Раздался треск и грохот; бревна, одно за другим, отделялись от сруба, и по мере того, как они падали на землю, стон возобновлялся и возрастал. Через несколько минут крайней избы как не бывало, и «оловянные», ожесточившись, уже брали приступом вторую. Но когда спрятавшиеся стрельцы, после короткого перерыва, вновь услышали удары топора, продолжавшего свое разрушительное дело, то сердца их дрогнули. Выползли они все вдруг, и старые и малые, и мужеск и женск пол, и, воздев руки к небу, пали среди площади на колени. Бородавкин сначала было разбежался, но потом вспомнил слова инструкции: «При усмирениях не столько стараться об истреблении, сколько о вразумлении» – и притих. Он понял, что час триумфа уже наступил и что триумф едва ли не будет полнее, если в результате не окажется ни расквашенных носов, ни свороченных на сторону скул.
– Принимаете ли горчицу? – внятно спросил он, стараясь, по возможности, устранить из голоса угрожающие ноты.
Толпа безмолвно поклонилась до земли.
– Принимаете ли, спрашиваю я вас? – повторил он, начиная уж закипать.
– Принимаем! принимаем! – тихо гудела, словно шипела, толпа.
– Хорошо. Теперь сказывайте мне, кто промеж вас память любезнейшей моей родительницы в стихах оскорбил?
Стрельцы позамялись; неладно им показалось выдавать того, кто в горькие минуты жизни был их утешителем; однако, после минутного колебания, решились исполнить и это требование начальства.
– Выходи, Федька! небось! выходи! – раздавалось в толпе.
Вышел вперед белокурый малый и стал перед градоначальником. Губы его подергивались, словно хотели сложиться в улыбку, но лицо было бледно, как полотно, и зубы тряслись.
– Так это ты? – захохотал Бородавкин и, немного отступя, словно желая осмотреть виноватого во всех подробностях, повторил: – Так это ты?

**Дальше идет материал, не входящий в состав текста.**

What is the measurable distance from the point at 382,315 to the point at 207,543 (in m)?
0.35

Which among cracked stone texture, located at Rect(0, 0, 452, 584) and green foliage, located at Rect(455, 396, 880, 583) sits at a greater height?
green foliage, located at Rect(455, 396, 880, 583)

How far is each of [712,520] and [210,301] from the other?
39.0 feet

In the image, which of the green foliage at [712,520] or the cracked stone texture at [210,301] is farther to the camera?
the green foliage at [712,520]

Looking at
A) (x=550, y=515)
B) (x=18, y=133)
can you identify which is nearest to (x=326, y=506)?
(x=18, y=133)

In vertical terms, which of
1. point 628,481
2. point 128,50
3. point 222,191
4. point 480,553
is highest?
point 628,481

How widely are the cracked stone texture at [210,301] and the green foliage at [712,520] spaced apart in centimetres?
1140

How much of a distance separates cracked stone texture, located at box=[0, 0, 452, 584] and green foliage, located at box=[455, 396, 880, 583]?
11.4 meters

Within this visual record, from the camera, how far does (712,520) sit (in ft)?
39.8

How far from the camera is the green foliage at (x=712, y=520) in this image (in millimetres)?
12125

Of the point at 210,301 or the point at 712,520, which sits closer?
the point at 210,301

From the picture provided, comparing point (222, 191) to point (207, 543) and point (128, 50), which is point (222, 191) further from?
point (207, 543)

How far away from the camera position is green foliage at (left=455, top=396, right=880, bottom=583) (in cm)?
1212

Очевидно, в Бородавкине происходила борьба. Он обдумывал, мазнуть ли ему Федьку по лицу или наказать иным образом. Наконец придумано было наказание, так сказать, смешанное.
– Слушай! – сказал он, слегка поправив Федькину челюсть, – так как ты память любезнейшей моей родительницы обесславил, то ты же впредь каждый день должен сию драгоценную мне память в стихах прославлять и стихи те ко мне приносить!
С этим словом он приказал дать отбой.
Бунт кончился; невежество было подавлено, и на место его водворено просвещение. Через полчаса Бородавкин, обремененный добычей, въезжал с триумфом в город, влача за собой множество пленников и заложников. И так как в числе их оказались некоторые военачальники и другие первых трех классов особы, то он приказал обращаться с ними ласково (выколов, однако, для верности, глаза), а прочих сослать на каторгу.
В тот же вечер, запершись в кабинете, Бородавкин писал в своем журнале следующую отметку:
«Сего 17‑го сентября, после трудного, но славного девятидневного похода, совершилось всерадостнейшее и вожделеннейшее событие. Горчица утверждена повсеместно и навсегда, причем не было произведено в расход ни единой капли крови».
«Кроме той, – иронически прибавляет летописец, – которая была пролита у околицы Навозной слободы и в память которой доднесь празднуется торжество, именуемое свистопляскою»…
Очень может статься, что многое из рассказанного выше покажется читателю чересчур фантастическим. Какая надобность была Бородавкину делать девятидневный поход, когда Стрелецкая слобода была у него под боком и он мог прибыть туда через полчаса? Как мог он заблудиться на городском выгоне, который ему, как градоначальнику, должен быть вполне известен? Возможно ли поверить истории об оловянных солдатиках, которые будто бы не только маршировали, но под конец даже налились кровью?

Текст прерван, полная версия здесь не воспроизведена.